In summary, all samples of Batch No. BMO05C that Mead Johnson tested were negative for E. sak and all related documents to Batch No. BMO05C indicate the batch was in compliance with the manufacturing specifications.

B. Microbiological Risks of E. sak

Because powdered infant formulas are not sterile, there is the risk of E. sak contamination. Any infection in an infant can have significant consequences. Premature infants have immature or not fully developed gastrointestinal, immune, and blood-brain barriers. As a result, neonates are extremely susceptible to rapid and destructive invasion and growth by infections, including E. sak. Premature infants do have some defensive physiological and immune mechanisms that can prevent or slow bacterial growth.

In 2002, the FDA informed health care professionals of certain precautions they should take when using powdered infant formulas:

As background information for health professionals, FDA wants to point out that powdered infant formulas are not commercially sterile products. Powdered milk-based infant formulas are heat-treated during processing, but unlike liquid formula products they are not subjected to high temperatures for sufficient time to make the final packaged product commercially sterile.

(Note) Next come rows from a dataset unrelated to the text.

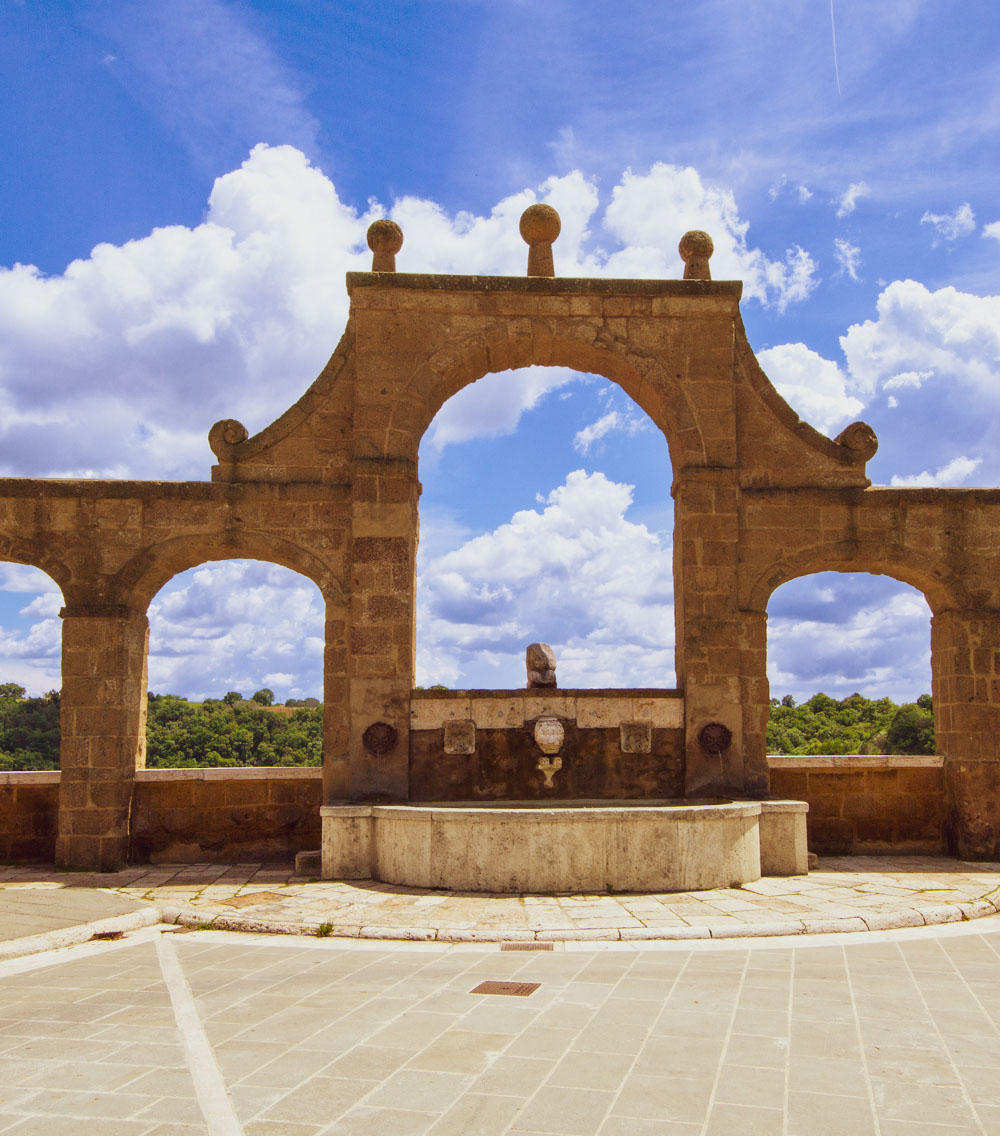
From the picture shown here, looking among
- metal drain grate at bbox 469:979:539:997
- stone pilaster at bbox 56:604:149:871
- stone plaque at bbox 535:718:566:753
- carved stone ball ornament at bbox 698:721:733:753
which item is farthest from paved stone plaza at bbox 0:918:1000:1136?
carved stone ball ornament at bbox 698:721:733:753

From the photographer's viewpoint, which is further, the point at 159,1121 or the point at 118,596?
the point at 118,596

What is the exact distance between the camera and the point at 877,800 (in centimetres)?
1078

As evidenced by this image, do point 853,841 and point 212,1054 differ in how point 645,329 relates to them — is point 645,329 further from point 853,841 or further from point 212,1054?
point 212,1054

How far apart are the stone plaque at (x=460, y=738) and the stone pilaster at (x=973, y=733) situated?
512cm

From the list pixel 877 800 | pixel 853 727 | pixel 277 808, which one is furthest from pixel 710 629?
pixel 853 727

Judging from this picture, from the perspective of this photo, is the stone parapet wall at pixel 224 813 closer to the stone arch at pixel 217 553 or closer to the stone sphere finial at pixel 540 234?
the stone arch at pixel 217 553

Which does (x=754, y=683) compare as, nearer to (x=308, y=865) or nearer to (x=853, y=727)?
(x=308, y=865)

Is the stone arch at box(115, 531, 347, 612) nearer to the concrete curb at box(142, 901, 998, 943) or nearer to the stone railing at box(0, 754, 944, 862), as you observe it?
the stone railing at box(0, 754, 944, 862)

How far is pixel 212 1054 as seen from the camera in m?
4.23

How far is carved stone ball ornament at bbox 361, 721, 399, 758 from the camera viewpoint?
991 cm

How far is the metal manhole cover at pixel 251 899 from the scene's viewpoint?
779 cm

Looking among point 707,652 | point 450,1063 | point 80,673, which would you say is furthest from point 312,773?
point 450,1063

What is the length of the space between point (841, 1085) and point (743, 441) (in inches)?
311

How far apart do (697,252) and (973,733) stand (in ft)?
19.7
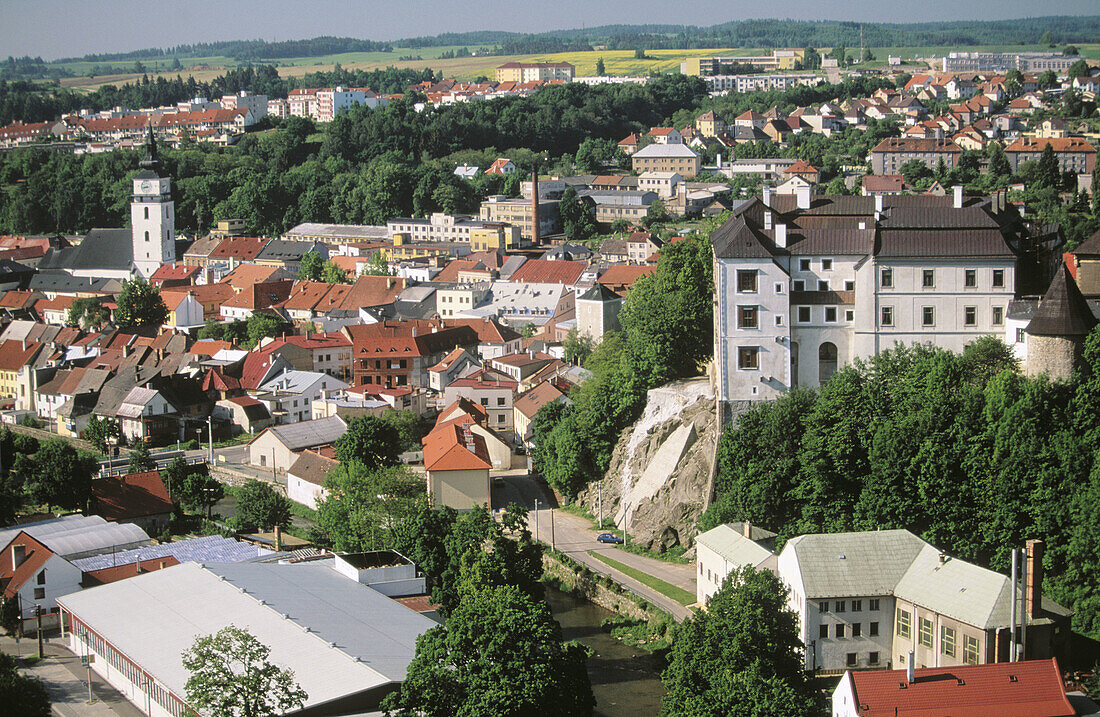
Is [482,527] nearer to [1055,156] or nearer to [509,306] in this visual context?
[509,306]

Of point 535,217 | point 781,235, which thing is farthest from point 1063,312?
point 535,217

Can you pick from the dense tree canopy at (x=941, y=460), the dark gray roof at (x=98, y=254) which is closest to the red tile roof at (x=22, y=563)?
the dense tree canopy at (x=941, y=460)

Additionally, the Food and Agricultural Organization and the World Health Organization (“FAO/WHO”) convened panels of experts in 2004, 2006, and 2008 to “evaluate and develop strategies to reduce risks of infection due to E. sak and other bacteria.” In its studies, the FAO/WHO determined that E. sak in formula has caused illness and that epidemiological evidence associates powdered infant formula with E. sak. But the FAO/WHO literature does not conclude that every E. sak case can be causally linked to powdered infant formula, or more specifically, EHMF.